| Selection |
---*---

Fortunately, Haskell provides the function fromIntegral that converts an integer to any kind of number. Add fromIntegral, and you surely do get the average token length of the corpus:

Prelude> :{
  (sum (map length ["Oh", ",", "no", ",", "flying", ",", "pink", "ponies", "!"])) /
  fromIntegral (length ["Oh", ",", "no", ",", "flying", ",", "pink", "ponies", "!"])

Well, that was a bumpier ride than you might have expected. Don't worry! During our first forays into Haskell, we were convinced that we were too stupid for this too (and here we are writing a book). However, after more practice, you will learn that Haskell is actually a very simple and logical language.

Maybe it will feel more like a victory after generalizing this to a function. You can follow the same pattern as in the palindrome example: replace the sentence with a symbolic name and transform it into a function:

Prelude> :{
let averageLength l =
  fromIntegral (sum (map length l)) / fromIntegral (length l)
Prelude> :{
averageLength ["Oh", ",", "no", ",", "flying", ",", "pink" ,"ponies", "!"]

Congratulations, you just wrote your second function! But wait, you actually accomplished more than you may expect. Check the type signature of averageLength.

Prelude> :type averageLength
averageLength :: (Fractional b) => [[a]] -> b

You made your first weird type signature. Show it off to your colleagues, significant other, or dog. averageLength is a function that takes a list of a list of a, and returns a b that belongs to the Fractional typeclass. But wait, a can be anything, right? What happens if we apply this function to a list of sentences?

Prelude> averageLength [["I", "like", "Haskell", "."],
  ["Ruby", "rocks", "too", "."],
  ["Who", "needs", "Java", "?"]]

Woo! That's the average sentence length, expressed in number of words. It turns out that, although we set out to make a function to calculate the average token length, we wrote a function that calculates the average length of lists in a list (e.g., characters in words, words in sentences, or sentences in a text). This happens very often when you write Haskell programs: lots of functions are generic and can be reused for other tasks.

2.4. A note on tokenization

When dealing with real-world text, it is usually not neatly split in sentences and tokens. For example, consider this book - punctuation is usually glued to words. These processes, sentence splitting and tokenization may seem trivial, unfortunately they are not. Consider the following sentence:

E.g. Jack doesn't have 19.99 to spend.

If we simply perform sentence splitting on periods (.), we will find four sentences:

  1. E.

  2. g.

  3. Jack doesn't have 19.

  4. 99 to spend.

Of course, it is just one sentence. Similar problems arise during punctuation: how do we know that E.g. and 19.99 should not be split? And how about doesn't, which should probably be split as does n't or does not? Tokenization can be performed accurately, but it requires techniques that you will see in later chapters. So don't worry, we will get back to proper tokenization later on. We promise!

Of course, up to the point where we handle tokenization, we need material to work on. To make life easier for you, the material for the first chapters of the book is pre-tokenized in a plain-text file using two simple rules:

  1. One sentence per line.

  2. Tokens are separated by a space.

To convert a text file to a Haskell representation, sentence splitting is a matter of splitting by line, and tokenization a matter of splitting by space. Have a look at the following example:

Prelude> "This is Jack .\nHe is a Haskeller ."

---*---

| Material supplied |
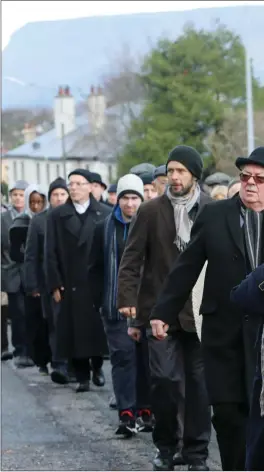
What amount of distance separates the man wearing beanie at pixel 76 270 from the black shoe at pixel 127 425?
9.08 ft

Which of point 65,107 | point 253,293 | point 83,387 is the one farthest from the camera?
point 65,107

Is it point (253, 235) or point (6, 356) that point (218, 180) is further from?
point (253, 235)

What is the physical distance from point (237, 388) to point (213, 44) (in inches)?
2486

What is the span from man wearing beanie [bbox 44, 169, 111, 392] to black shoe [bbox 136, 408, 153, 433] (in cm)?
249

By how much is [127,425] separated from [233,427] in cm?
337

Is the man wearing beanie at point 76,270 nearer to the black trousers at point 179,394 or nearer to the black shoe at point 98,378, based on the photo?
the black shoe at point 98,378

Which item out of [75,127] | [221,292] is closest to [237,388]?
[221,292]

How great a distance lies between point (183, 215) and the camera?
9.64 m

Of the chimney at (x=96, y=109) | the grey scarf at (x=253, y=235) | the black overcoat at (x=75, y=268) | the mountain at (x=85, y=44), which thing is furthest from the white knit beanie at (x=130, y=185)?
the chimney at (x=96, y=109)

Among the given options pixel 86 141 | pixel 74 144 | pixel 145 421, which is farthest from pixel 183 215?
pixel 74 144

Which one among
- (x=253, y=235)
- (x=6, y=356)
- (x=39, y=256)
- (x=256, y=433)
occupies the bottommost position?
(x=6, y=356)

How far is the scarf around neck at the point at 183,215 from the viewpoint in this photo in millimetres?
9594

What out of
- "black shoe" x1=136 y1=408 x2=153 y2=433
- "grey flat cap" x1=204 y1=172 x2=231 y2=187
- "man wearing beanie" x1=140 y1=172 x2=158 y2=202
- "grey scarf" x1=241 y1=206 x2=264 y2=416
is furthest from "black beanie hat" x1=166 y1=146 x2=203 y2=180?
"grey flat cap" x1=204 y1=172 x2=231 y2=187

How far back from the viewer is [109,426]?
11578 mm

---*---

| Given task A |
Render this sentence from the Haskell passage into German: "This happens very often when you write Haskell programs: lots of functions are generic and can be reused for other tasks."
| Given task B |
Proceed with the Haskell passage, picking up after its final line.
The entries were drawn from a separate source.

| Exercise result A |
Dies kommt beim Schreiben von Haskell-Programmen sehr häufig vor: Viele Funktionen sind generisch und können für andere Aufgaben wiederverwendet werden.

| Exercise result B |
"This is Jack .\nHe is a Haskeller ."

This is exactly the representation that we will be using for our textual data. As you can see, the tokens are separated by spaces. Both sentences are separated using a newline. When writing down a string literally, you can insert a newline using \n.

Haskell provides a lines function to split up a string by line. Not surprisingly, this function accepts a string as its first argument, and will return a list of strings:

Prelude> :type lines
lines :: String -> [String]
Prelude> lines "This is Jack .\nHe is a Haskeller ."
["This is Jack .","He is a Haskeller ."]

That was easy! Now to the actual tokenization. For all sentences, we have a string representing the sentence. We want to split this string on the space character. Haskell also has a function to do this, named words. words is nearly the same function as lines, except that it splits on spaces rather than newlines:

Prelude> words "This is Jack ."

That will do, but we have to apply this to every sentence in the list of sentences. Recall that we can use the map function we have seen earlier to apply the words function to each element of the list of (untokenized) sentences:

Prelude> map words (lines "This is Jack .\nHe is a Haskeller .")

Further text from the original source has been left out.